Researchers say climate change is impacting food security for Indigenous Alaskans – seal hunting season is shortening in some areas
The study, led by Indigenous hunters, Native Village of Kotzebue and scientists at the University of Alaska Fairbanks, shows that the seal hunting season shrank by about one day a year.
“We used to hunt ugruk into July when I was growing up back in the 1950s,” said Bobby Schaeffer, a Kotzebue elder, hunter and co-author of the new paper.
“People would be out there during Fourth of July celebration because there was so much ice. Now sometimes we’re done before June comes around.”
“Now sometimes we’re done before June comes around.”
This decline is majorly driven by loss of sea ice, as the planet increases in temperature. In the past, the Earth was able to rebalance itself – but now, as the IPCC report pointed out, human influence has pushed the planet to be hotter than it has been for the last 3 million years.

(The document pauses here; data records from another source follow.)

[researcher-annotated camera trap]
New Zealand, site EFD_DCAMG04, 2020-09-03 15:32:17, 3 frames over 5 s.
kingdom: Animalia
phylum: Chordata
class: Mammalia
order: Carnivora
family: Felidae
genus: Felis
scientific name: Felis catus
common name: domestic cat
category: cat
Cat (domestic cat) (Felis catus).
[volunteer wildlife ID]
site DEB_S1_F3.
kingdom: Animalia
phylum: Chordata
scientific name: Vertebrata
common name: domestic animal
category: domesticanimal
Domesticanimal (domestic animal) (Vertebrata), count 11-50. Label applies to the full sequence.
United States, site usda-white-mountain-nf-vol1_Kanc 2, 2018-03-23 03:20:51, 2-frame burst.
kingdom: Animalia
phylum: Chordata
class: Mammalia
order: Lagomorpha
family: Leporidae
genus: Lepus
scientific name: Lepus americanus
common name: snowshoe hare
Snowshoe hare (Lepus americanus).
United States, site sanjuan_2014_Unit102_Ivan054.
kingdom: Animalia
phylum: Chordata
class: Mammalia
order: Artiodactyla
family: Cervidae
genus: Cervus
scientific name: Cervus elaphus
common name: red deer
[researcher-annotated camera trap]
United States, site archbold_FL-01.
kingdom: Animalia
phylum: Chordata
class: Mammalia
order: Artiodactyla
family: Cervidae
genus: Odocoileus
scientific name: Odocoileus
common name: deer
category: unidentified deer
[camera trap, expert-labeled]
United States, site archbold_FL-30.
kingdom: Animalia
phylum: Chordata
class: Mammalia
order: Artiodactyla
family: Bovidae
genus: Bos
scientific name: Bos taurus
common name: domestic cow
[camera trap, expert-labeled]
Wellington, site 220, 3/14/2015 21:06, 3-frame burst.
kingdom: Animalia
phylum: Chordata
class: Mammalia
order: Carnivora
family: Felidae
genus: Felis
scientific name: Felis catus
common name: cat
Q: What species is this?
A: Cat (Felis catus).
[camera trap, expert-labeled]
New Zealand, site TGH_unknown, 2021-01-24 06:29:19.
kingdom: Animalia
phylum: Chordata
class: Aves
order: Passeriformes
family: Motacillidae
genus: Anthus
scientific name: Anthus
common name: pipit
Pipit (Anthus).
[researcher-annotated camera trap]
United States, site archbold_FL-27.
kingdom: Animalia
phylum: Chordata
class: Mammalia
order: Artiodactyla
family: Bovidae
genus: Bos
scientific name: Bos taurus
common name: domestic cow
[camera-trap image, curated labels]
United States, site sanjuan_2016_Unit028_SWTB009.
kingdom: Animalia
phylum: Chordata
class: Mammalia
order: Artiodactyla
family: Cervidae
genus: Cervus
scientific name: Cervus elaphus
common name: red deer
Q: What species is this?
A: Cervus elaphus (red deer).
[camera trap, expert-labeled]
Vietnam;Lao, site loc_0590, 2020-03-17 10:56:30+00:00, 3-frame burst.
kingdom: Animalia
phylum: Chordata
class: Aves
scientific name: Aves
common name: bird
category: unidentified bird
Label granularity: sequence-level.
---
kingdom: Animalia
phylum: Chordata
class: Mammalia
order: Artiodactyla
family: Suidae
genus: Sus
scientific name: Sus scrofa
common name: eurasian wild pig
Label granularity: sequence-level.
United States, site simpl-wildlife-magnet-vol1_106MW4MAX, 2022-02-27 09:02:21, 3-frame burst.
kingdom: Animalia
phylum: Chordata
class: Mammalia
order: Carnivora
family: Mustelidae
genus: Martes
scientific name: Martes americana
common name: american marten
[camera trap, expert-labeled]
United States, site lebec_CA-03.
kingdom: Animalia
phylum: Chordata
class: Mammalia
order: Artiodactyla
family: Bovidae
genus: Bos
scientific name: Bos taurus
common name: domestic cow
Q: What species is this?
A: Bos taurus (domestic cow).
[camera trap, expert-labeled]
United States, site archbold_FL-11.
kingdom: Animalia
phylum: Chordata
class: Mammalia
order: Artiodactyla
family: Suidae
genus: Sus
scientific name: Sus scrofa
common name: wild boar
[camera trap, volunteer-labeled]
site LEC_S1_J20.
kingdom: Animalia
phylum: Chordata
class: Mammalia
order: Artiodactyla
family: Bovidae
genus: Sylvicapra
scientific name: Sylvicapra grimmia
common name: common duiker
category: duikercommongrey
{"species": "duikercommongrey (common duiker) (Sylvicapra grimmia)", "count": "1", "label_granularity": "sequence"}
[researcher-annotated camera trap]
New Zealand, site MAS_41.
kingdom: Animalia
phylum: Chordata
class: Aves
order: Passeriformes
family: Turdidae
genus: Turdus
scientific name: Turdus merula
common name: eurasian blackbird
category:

Donna Hauser, marine mammal biologist at the UAF International Arctic Research Center and co-leader of the research, said: “Kotzebue Sound provides important spring habitat for bearded seals, with ice floes as platforms for seals to rest on between foraging bouts.
“We learned from our Kotzebue research partners that hunting ugruk is actually like hunting the right kind of ice.”
In the past, hunters found ugruk on these ice floe resting platforms.
The study combined hunter knowledge of the ice conditions needed for ugruk hunting with data from satellite images. The results showed that the necessary ice floes now melt from the Kotzebue Sound roughly 22 days earlier than they did in 2003, the first year of the study.
“In some years there is only a good weekend or two”
While the hunting season is pushed to a close about 26 days earlier on average than in the past, hunters are not necessarily able to begin hunting any earlier. The season’s start timing is driven by the arrival of seals and a hunter’s ability to launch boats through a channel in the ice that opens in front of Kotzebue.
Alex Whiting, director of the Native Village of Kotzebue’s Environmental Program and co-leader of the research, said: “Now in some years there is only a good weekend or two, and, if people want to maximize their opportunity, they have to prepare before the season even starts.”